Generate tokens and hashed keys using the Moose CLI:

moose generate hash-token

Output:

  • ENV API Keys: Hashed key for environment variables (e.g., MOOSE_INGEST_API_KEY, MOOSE_CONSUMPTION_API_KEY, MOOSE_ADMIN_TOKEN)
  • Bearer Token: Plain-text token for client applications (e.g., Authorization: Bearer <token>)

MooseTip:

Use the hashed key for environment variables and moose.config.toml.
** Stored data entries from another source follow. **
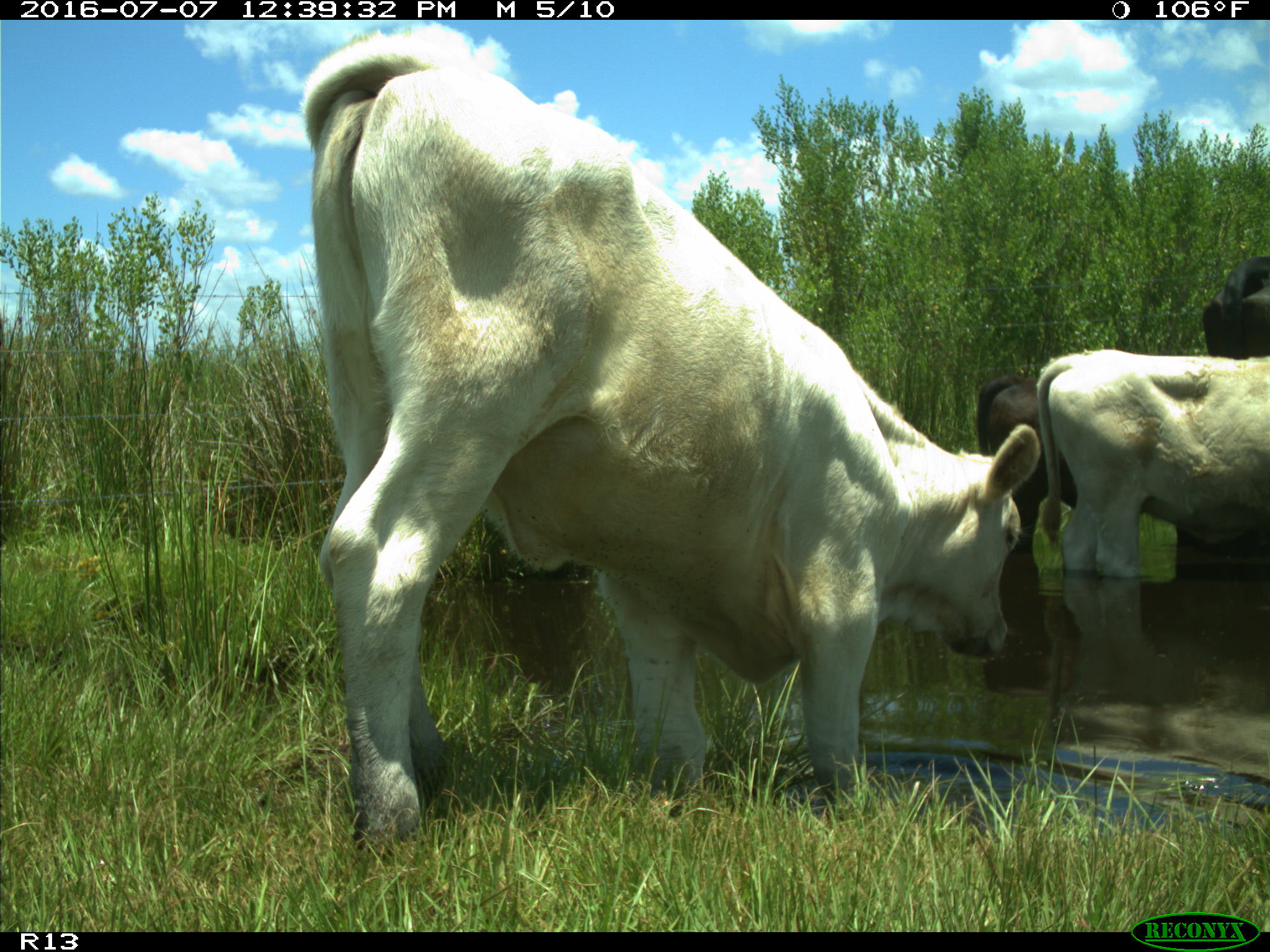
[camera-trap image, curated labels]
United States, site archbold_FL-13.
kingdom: Animalia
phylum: Chordata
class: Mammalia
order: Artiodactyla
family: Bovidae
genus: Bos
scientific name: Bos taurus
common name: domestic cow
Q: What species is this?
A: Bos taurus (domestic cow).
Use the plain-text token in your Authorization: Bearer token headers.

Making Authenticated Requests

All authenticated requests require the Authorization header:

# Using curl
curl -H "Authorization: Bearer your_token_here" \
     https://your-moose-instance.com/api/endpoint
 
# Using JavaScript
fetch('https://your-moose-instance.com/api/endpoint', {
  headers: {
    'Authorization': 'Bearer your_token_here'
  }
})

Security Best Practices

  • Use environment variables for production deployments
  • Generate unique tokens for different environments
  • Rotate tokens regularly for enhanced security
  • Use JWT when integrating with existing identity providers
  • Use API keys for simple, internal applications

Warning:

Never commit plain-text tokens to version control. Use hashed keys in configuration files and environment variables for production.